Manuel Rubey und Simon Schwarz sind seit 20 Jahren eng befreundet. Sie machen Kabarett, einen Podcast und bisher schon fast zehn Filme miteinander. Seit Mitte Juni drehen die Schauspieler nun die neue ORF-Komödie "Halbweg" zusammen, die 2027 ausgestrahlt wird.
Rubey ist Architekt Stefan, der versucht, seine gescheiterte Ehe zu retten, indem er eine alte Villa kauft und sie für seine Frau (Caroline Frank) auf Vordermann bringen will. Doch dort lebt schon jemand: der wunderliche Geist des Vorbesitzers Theo, der von Schwarz verkörpert wird.
"Ich habe einen Bademantel an, einen Kimono. Es gibt Schauspieler, die würden das wahrscheinlich nackt spielen wollen. Ich gehöre nicht zu denen. Ich glaube, dass das für die Zuseher nicht so wahnsinnig spannend ist und einfach ablenkt. Das Einzige, was man sieht, sind meine Füße", erklärt er im "Heute"-Gespräch.
Erfahrung mit Übernatürlichem hat Schwarz privat auch schon gesammelt, verrät er. "Ich habe schon zweimal Geister gesehen, aber ich glaube trotzdem nicht daran. Einmal bin ich in einem Hotelzimmer aufgewacht und dachte, einer steht oben ohne in der Tür, vielleicht war es Philipp Hochmair – mit einer Glitzer-Paillettenhose in Violett. Aber es ist ja tatsächlich erklärbar, das sind Halbschlaf-Situationen. Und das zweite Mal ist jemand aus meinem Bett hinausgegangen, ich wollte ihn noch greifen."
In der Villa im dritten Bezirk, in der gerade gedreht wird, sucht der 55-Jährige jedoch bisher vergebens nach überirdischem Kontakt. "Angeblich gibt es auch hier einen Geist, ich habe ihn aber noch nicht gesehen. Ich habe schon nach ihm gerufen und gehofft, dass er sich mir präsentiert, es hat aber bis jetzt nicht stattgefunden." Rubey hat diesbezüglich noch gar keine Erfahrung: "Ich glaube nicht an Geister. Ich habe noch keinen gesehen, aber ich bin offen, wenn es sich noch ergibt."
Für beide Schauspieler ist der gemeinsame Film von Regisseurin Olivia Retzer auch besonders, weil sie sich so gut kennen. "Es ist angenehm, dass man so eingespielt ist", findet Schwarz. "Manuel ist ja inzwischen ein Geschäftspartner, wir verdienen gemeinsam Geld mit dem Podcast und Kabarett-Programm, damit zahlen wir unsere Rechnungen."
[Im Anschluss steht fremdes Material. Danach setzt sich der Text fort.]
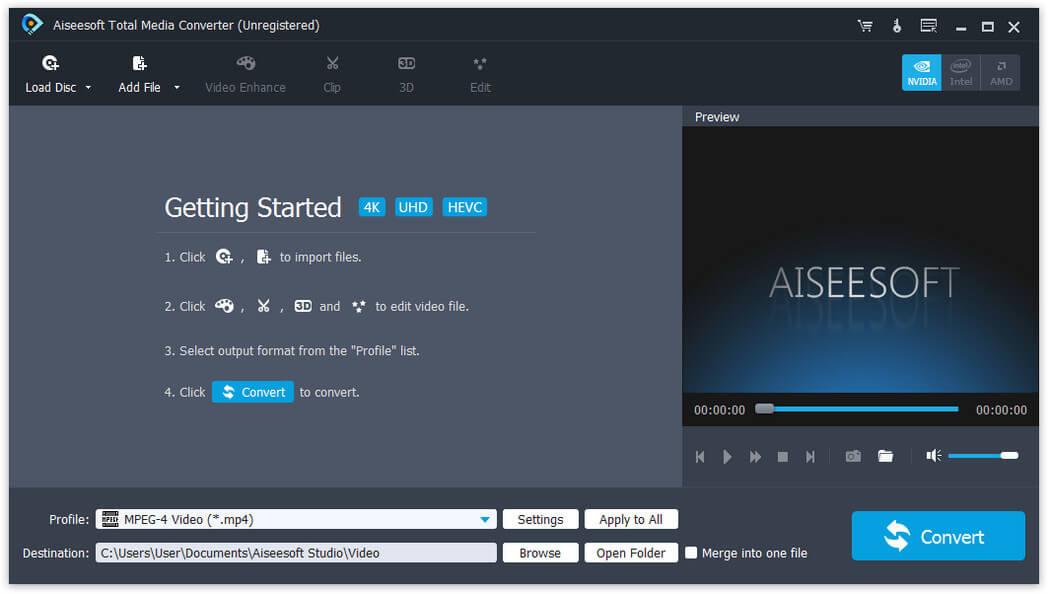 Click to view Aiseesoft Total Media Converter screenshots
Rubey pflichtet ihm bei: "Es ist wirklich eine sehr angenehme Stimmung, wir probieren viel aus und halten uns nicht immer an den Text. Die Herausforderung ist, das zum Ende zu bringen, so wie es dramaturgisch gedacht ist." Er betont auch: "Das Schöne am Älterwerden ist, dass man in der Partnerwahl stilsicherer wird. Wir hatten eine Krise, die kann man in einer Podcast-Folge nachhören, das ist dokumentiert, wir haben ein Beziehungsgespräch geführt. Das war in 20 Jahren tatsächlich der einzige Konflikt, die einzige Meinungsverschiedenheit.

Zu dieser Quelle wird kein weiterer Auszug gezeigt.